Problem to solve » In the regex matching text below, list each situation the solution section covers along with what the solution does in that situation.

Text »
***

Given an input string s and a pattern p, implement regular expression matching with support for '.' and '*' where:

  • '.' Matches any single character.​​​​
  • '*' Matches zero or more of the preceding element.

The matching should cover the entire input string (not partial).

solution

The idea here at it’s route is pretty straightforward, but there’s a lot of edge cases to consider. Essentially, we can break it down into two types of rules in the regex pattern.

  1. Includes wildcard, of the form [a-z]* or .*.
  2. Doesn’t include wildcard.

If the current rule doesn’t include a wildcard, just check for a match. If no match, return false. If it is a wildcard, we can match the current rule any number of times. However, for the sake of the recursion, we try to match either 0 times (and then recurse with the next rule), or one time (and then keep recursing with the same rule, to potentially capture multiple matches).

***

Provided material »

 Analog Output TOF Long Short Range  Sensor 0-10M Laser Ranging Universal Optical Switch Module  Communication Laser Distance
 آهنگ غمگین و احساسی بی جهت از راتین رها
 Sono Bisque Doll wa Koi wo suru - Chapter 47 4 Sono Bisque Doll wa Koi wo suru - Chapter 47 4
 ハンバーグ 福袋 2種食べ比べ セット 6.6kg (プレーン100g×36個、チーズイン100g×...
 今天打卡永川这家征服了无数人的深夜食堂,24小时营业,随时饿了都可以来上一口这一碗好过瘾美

***

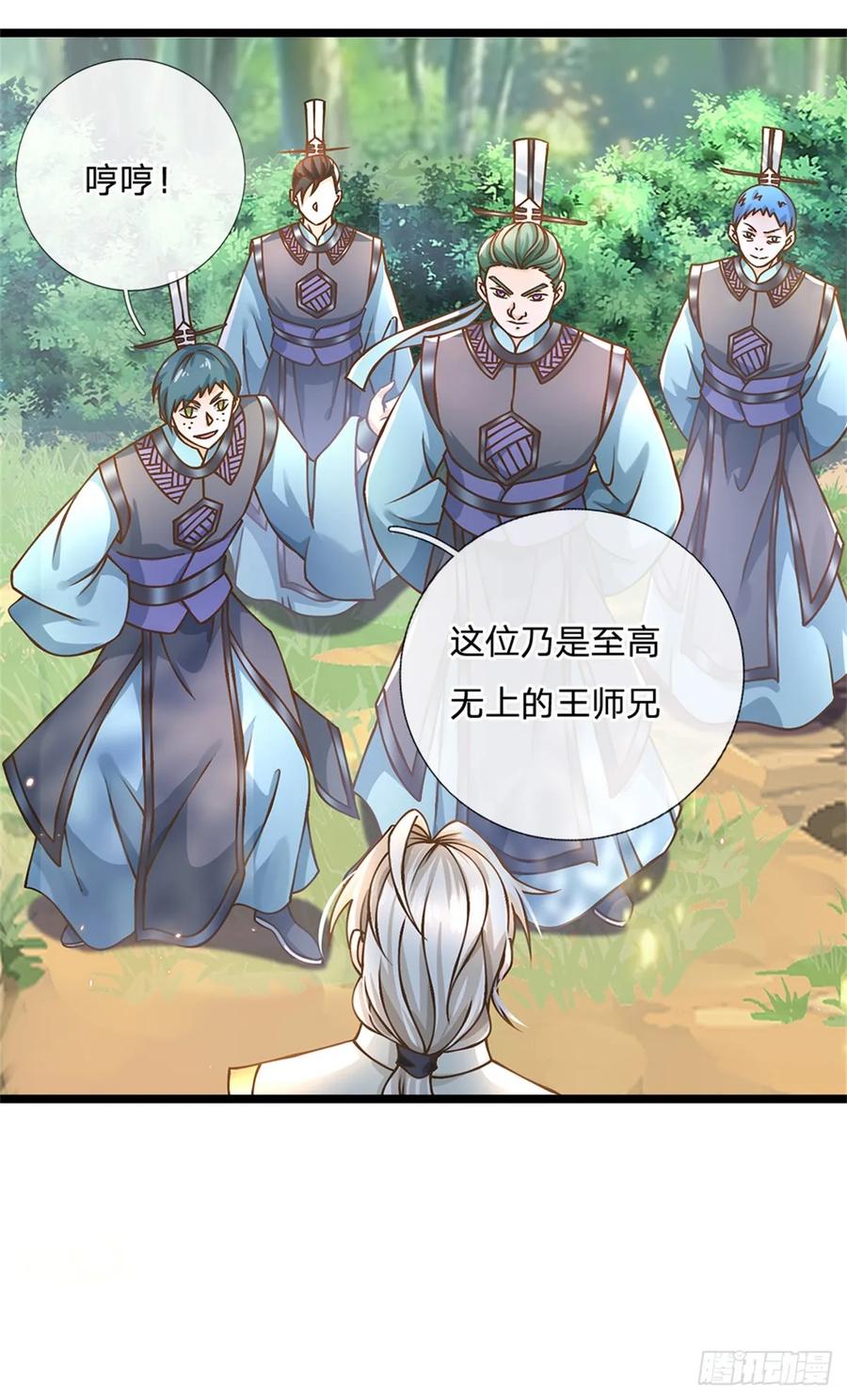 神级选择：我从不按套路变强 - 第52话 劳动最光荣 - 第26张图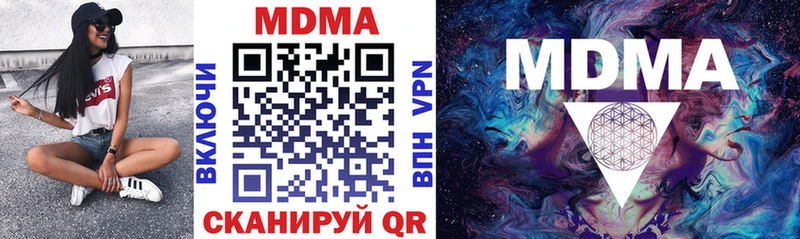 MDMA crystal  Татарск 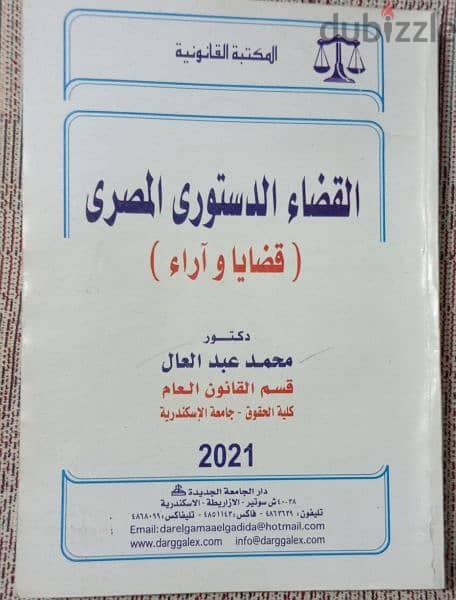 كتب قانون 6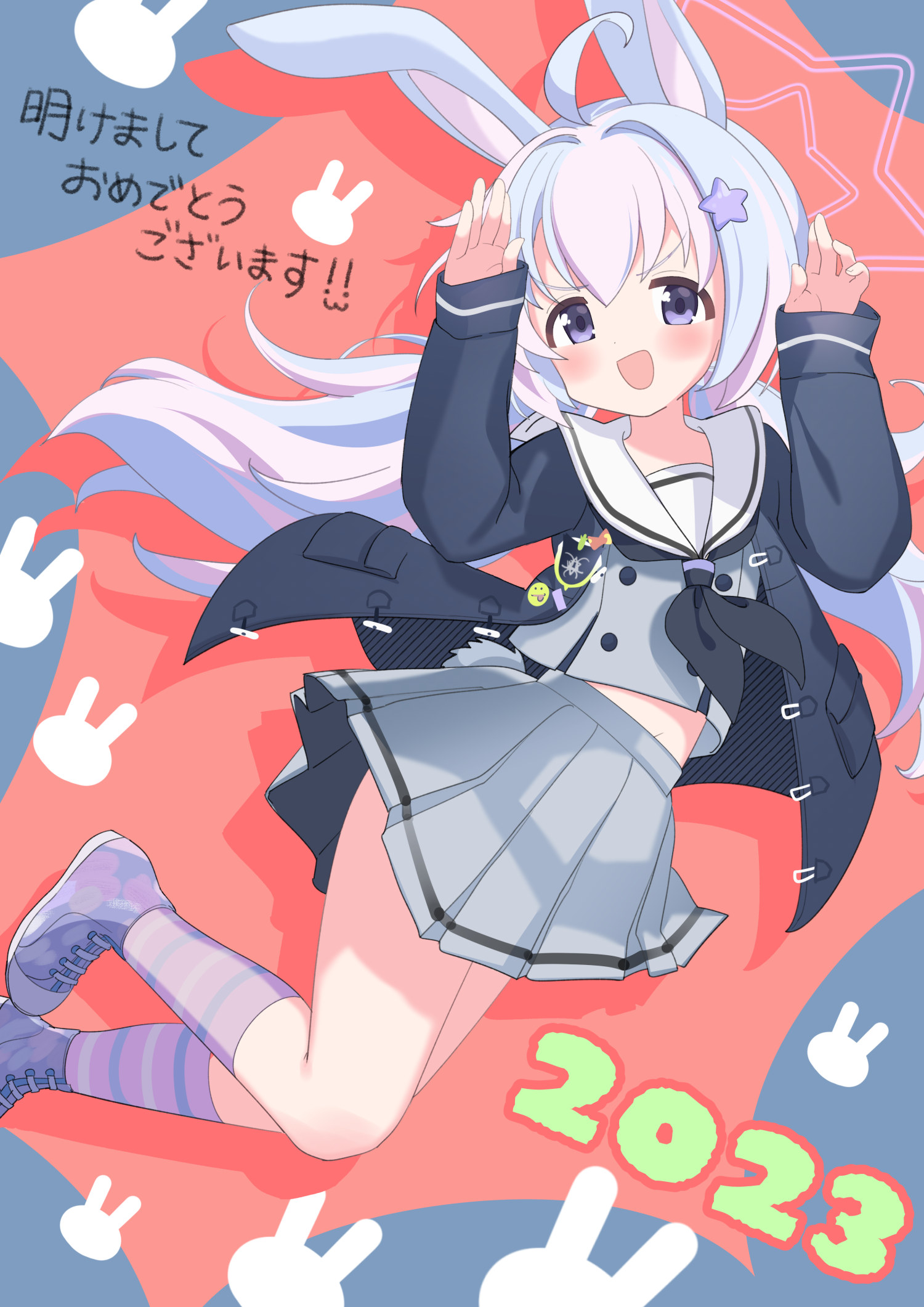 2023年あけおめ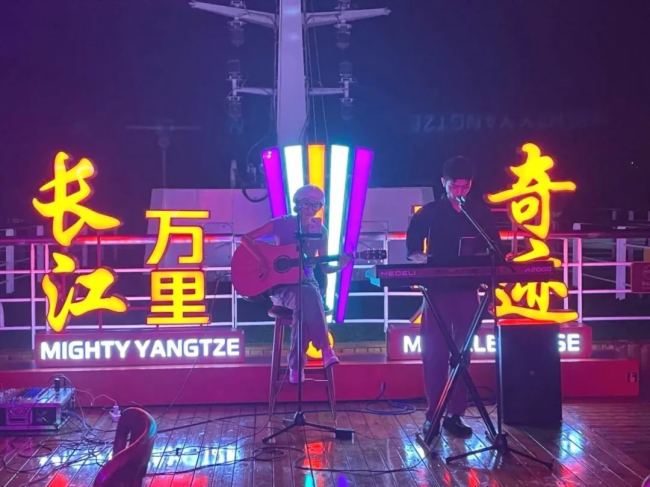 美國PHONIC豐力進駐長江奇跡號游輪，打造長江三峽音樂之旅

***

Reply »
- Current rule has no wildcard: check for a match.
- No match for a rule without a wildcard: return false.
- Wildcard rule matched zero times: recurse with the next rule.
- Wildcard rule matched one time: keep recursing with the same rule, to potentially capture multiple matches.